The two friends — both with corkscrew hair falling to their shoulders — don’t work. Madrid, 23, who grew up in foster care, said only that he doesn’t “really do well in a work environment.”

Fletcher said employers won’t hire him because he received an “other than honorable” discharge from the Army in 2004 after serving as a military police officer in Hawaii.

“Danny is a really good guy and really smart,” observed Facing Homeless executive director Rex Hohlbein, who considers Fletcher a friend. “But he’s got anxiety in his world that makes it difficult navigating societal expectations.”

In moving to the temporary Interbay lot, however, Fletcher signed up to try. The city hired Compass Housing Alliance to provide services to help residents get mainstream housing.

According to Fletcher, that will take “a slow reconditioning of the mind. ” In regular housing, he explained, “the air is different. The bed is different. You can’t hear the sounds of passing cars.”

A few years ago, he tried to sleep at his parents’ home in California. “I couldn’t do it,” he recalled. “I had to go back out and sleep in my truck.”

“Comfortable doing what I’m doing”

Originally, Lampi leaned toward joining the safe lots, too. In fact, he toyed with a proposal to run one. He wanted to create a self-governing model that focused on what he called “harm reduction and trauma care.”

Lampi, 59, works at Real Change, the newspaper and homeless-advocacy group, doing outreach to vendors and retailers. He said he’s also managed residential communities, like a clean-and-sober facility in Sacramento.

But before Lampi got a serious proposal together, the city chose the Low Income Housing Institute to run its permanent lots, which will hold some 45 vehicles and be fenced and guarded by 24-hour security.

As of last week, Lampi was not inclined to move to either the temporary or the permanent lots. “I don’t think they could offer me anything I’m not aware of,” he said.

He’s tried to get his finances in order, but it’s a tough task with his student-loan debt, accumulated while getting an online B.A. in organizational management. He said he knows he could make more money driving a truck but feels that life would be meaningless.

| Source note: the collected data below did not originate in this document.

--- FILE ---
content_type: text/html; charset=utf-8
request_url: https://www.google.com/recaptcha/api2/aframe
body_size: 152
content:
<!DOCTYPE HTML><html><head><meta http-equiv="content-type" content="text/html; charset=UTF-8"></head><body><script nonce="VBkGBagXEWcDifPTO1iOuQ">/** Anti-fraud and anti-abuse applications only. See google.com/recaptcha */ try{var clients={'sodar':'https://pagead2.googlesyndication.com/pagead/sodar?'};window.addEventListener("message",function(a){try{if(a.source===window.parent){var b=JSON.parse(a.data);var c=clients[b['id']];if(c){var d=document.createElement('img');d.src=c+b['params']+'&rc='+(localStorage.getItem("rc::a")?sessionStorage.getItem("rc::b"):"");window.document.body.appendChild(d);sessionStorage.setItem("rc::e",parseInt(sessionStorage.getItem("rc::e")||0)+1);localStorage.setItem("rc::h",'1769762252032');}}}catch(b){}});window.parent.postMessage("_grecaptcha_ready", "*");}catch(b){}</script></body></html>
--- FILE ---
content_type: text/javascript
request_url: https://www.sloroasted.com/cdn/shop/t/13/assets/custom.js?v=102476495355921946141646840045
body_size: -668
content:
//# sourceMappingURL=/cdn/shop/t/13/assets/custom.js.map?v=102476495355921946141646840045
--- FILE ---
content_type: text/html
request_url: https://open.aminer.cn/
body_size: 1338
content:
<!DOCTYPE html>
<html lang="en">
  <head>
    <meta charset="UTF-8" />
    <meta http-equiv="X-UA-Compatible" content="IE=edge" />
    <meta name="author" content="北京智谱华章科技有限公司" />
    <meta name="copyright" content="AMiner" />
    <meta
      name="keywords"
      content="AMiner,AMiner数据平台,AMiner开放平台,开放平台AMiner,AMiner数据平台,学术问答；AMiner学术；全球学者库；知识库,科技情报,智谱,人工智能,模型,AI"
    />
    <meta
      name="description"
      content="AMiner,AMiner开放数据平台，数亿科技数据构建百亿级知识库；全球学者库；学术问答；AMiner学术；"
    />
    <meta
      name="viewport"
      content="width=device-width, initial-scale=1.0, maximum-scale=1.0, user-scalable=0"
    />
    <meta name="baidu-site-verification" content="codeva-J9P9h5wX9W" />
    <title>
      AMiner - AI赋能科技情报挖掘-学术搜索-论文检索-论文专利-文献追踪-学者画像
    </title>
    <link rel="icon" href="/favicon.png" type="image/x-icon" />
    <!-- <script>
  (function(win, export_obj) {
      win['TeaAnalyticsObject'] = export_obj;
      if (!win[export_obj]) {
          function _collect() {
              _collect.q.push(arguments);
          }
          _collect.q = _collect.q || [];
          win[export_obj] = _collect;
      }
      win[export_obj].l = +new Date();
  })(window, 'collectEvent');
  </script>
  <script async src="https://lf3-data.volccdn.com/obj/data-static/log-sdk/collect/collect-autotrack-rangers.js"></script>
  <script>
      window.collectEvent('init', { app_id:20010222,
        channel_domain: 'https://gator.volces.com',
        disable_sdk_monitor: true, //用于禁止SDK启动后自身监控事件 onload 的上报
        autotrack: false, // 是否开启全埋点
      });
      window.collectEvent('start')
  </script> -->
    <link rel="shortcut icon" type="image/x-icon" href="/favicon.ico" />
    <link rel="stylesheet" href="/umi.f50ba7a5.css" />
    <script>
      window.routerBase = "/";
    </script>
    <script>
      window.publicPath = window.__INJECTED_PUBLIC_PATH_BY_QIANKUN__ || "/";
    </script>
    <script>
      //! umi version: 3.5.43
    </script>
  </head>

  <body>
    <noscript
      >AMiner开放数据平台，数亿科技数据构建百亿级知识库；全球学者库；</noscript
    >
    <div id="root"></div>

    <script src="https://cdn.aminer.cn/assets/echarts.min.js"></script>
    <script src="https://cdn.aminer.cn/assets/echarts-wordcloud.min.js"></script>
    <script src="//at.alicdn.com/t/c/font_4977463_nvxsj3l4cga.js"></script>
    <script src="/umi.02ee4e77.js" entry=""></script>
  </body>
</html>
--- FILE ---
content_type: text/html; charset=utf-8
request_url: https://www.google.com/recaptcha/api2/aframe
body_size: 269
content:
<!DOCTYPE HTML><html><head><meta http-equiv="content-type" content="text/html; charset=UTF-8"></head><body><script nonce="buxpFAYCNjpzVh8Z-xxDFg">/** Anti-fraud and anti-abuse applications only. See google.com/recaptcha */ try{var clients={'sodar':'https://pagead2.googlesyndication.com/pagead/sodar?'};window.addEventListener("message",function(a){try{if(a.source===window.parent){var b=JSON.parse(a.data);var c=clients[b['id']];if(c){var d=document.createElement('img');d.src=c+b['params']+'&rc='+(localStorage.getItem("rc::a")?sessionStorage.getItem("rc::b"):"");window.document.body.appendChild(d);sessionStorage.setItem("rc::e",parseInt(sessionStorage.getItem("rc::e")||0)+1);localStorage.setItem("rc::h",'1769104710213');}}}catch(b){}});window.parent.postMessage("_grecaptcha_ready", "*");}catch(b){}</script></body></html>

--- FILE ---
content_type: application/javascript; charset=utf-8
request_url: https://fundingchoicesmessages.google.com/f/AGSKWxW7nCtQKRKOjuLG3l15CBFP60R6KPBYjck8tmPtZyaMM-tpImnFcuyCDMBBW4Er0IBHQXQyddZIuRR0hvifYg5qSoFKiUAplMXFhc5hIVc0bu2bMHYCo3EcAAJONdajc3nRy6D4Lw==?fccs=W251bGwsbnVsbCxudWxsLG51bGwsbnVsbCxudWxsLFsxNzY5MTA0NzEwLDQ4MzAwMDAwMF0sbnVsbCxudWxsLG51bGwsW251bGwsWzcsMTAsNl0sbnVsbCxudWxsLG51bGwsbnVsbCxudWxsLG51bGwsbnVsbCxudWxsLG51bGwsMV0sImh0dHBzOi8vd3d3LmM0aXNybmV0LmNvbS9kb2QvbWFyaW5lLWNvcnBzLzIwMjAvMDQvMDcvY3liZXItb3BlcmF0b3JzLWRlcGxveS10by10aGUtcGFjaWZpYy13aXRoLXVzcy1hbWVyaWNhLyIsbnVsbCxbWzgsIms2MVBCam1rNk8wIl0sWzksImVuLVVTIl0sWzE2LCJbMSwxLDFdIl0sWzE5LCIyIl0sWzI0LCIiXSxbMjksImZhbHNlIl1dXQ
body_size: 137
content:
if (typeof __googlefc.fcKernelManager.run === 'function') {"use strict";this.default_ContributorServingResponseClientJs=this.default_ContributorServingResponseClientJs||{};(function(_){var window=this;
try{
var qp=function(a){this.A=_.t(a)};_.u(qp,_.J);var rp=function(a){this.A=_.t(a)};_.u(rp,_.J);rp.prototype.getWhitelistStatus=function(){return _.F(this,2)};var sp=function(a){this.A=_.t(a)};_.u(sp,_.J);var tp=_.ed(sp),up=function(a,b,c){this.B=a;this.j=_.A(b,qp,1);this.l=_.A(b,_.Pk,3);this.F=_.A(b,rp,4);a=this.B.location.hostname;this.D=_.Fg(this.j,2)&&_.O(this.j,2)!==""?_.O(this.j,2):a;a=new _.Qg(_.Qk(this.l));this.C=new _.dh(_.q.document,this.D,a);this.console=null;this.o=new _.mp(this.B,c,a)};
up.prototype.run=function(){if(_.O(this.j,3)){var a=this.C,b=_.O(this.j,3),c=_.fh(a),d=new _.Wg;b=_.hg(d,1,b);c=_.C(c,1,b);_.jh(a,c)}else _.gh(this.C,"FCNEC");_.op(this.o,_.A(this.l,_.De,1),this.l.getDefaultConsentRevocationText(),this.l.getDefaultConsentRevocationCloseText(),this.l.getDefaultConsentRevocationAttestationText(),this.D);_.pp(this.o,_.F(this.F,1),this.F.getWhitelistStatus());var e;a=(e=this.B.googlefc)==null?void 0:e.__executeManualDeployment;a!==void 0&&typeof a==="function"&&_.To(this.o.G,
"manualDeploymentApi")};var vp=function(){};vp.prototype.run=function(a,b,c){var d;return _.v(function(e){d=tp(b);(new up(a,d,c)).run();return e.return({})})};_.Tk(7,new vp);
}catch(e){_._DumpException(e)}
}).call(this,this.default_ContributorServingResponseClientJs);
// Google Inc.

So he’s staying where he is, in work and in the RV. He explained it this way: “I’m comfortable doing what I’m doing.”

That makes Lampi’s one of the few RVs left on the streets in Gracy’s domain, the West precinct, encompassing downtown, Interbay and Magnolia.

A month or two ago, the community police team sergeant had 24 RVs he was trying to shepherd to the temporary lots. By the time he knocked on Major’s door, he was down to four.

But if the conflict between the city and those in the temporary lots continue, Gracy may soon find that trend reversing. “I’ll just go somewhere and park on the street,” said Jarett Schickling. He was particularly incensed about the no electricity rule, which would prevent him from using his TV and other gadgets that he said made him feel normal. Others said the rules treated them like children.

Plumacher explained the city was concerned about health and safety, particularly after one RV caught fire last week at the Interbay lot, due to a propane heater coming into contact with fuel from a stove, according to the Seattle Fire Department.

“This is an endeavor we haven’t engaged in before,” she said. “We have a lot to learn.”